Görev Tanımı A: Verilen metinde "Kadınla erkeği bir" ifadesinden "mutluluk getirir mi?" ifadesine kadar uzanan bölümü hiçbir değişiklik yapmadan yazdır.

Egoist okur

Gözetleme teknikleri ve ilişki temrinleri

Kadınla erkeği bir araya getiren haz ya da güvenlik gereksinimi değilse; nedir? Koskoca bir ömür hep aynı kişiyle geçer mi? Sadakatsizlik bir inanç değişimi midir, yoksa kutsalın ihlali mi? Tekeşlilik insanın doğasını inkar etmesi midir? Sınırsız özgürlük mutluluk getirir mi?

Katie Roiphenin “edebiyat sevenler için bir kişisel gelişim kitabı” denebilecek “The Uncommon Arrangements: Seven Marriages” adlı kitabını okuyunca aklıma düşeler…

Douglas Coupland, Clive Barker ve aşka dair işe yarar bir formül

Öykü yazarı Katherine Mansfield’dan bir alıntı var kitapta, hafızama çakılan:

“Tehlike! İnsan elindekileri tehlikeye atabilmeli. O seslere, başkalarının ne düşündüğüne aldırmamalı. Zor olana cesaret ederek kendi adına hareket etmeli. Hakikatle yüzleşmeli.”

İşlenecek Liste:
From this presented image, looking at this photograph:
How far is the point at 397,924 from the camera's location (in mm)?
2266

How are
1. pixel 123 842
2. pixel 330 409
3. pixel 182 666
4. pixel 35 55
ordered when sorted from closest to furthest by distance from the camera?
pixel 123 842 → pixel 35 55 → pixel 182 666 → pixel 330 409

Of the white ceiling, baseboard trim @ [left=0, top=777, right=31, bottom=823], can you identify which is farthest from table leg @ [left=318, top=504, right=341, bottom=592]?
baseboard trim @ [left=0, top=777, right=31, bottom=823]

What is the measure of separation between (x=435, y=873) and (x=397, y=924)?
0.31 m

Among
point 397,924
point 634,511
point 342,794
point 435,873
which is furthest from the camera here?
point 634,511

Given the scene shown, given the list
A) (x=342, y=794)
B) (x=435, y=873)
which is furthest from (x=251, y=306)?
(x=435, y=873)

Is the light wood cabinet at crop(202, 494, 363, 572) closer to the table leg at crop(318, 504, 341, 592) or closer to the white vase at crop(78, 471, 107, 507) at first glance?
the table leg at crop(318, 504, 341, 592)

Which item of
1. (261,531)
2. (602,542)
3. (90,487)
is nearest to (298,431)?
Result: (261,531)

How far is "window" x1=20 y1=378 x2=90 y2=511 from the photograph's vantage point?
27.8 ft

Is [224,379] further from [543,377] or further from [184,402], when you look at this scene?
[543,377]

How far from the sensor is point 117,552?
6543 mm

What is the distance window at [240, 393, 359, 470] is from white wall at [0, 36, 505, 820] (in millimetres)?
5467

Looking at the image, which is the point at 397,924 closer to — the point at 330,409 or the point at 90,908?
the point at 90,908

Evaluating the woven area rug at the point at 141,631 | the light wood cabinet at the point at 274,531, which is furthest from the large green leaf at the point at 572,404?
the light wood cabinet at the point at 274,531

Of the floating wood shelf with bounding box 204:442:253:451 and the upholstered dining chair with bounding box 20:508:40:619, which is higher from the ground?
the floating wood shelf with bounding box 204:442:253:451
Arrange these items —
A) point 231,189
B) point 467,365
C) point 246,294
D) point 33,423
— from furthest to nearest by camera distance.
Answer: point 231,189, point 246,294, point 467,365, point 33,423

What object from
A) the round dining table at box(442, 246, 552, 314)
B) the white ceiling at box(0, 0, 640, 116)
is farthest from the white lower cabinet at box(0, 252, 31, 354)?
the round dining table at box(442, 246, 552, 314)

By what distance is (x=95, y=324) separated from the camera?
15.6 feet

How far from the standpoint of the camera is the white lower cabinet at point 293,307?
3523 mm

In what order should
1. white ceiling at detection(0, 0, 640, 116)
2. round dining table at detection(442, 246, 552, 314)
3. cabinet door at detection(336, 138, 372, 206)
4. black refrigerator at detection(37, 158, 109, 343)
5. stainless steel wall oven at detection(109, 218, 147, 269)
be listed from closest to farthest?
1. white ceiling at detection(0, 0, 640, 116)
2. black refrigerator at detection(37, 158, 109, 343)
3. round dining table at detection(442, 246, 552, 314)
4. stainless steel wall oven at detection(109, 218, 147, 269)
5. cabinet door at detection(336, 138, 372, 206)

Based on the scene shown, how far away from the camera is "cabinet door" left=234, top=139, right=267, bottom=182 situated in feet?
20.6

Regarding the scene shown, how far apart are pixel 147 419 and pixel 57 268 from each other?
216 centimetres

Görev Tanımı B: Listede "Is the light" geçen satırdan "Result: (261,531)" geçen satıra kadar, iki uç da dahil olmak üzere yalnızca bu satırları, her satır bir dize olacak biçimde bir JSON dizisine dönüştür. Boş satırlar diziye alınmasın.

Yanıt A:
Kadınla erkeği bir araya getiren haz ya da güvenlik gereksinimi değilse; nedir? Koskoca bir ömür hep aynı kişiyle geçer mi? Sadakatsizlik bir inanç değişimi midir, yoksa kutsalın ihlali mi? Tekeşlilik insanın doğasını inkar etmesi midir? Sınırsız özgürlük mutluluk getirir mi?

Yanıt B:
[
  "Is the light wood cabinet at crop(202, 494, 363, 572) closer to the table leg at crop(318, 504, 341, 592) or closer to the white vase at crop(78, 471, 107, 507) at first glance?",
  "the table leg at crop(318, 504, 341, 592)",
  "Which item of",
  "1. (261,531)",
  "2. (602,542)",
  "3. (90,487)",
  "is nearest to (298,431)?",
  "Result: (261,531)"
]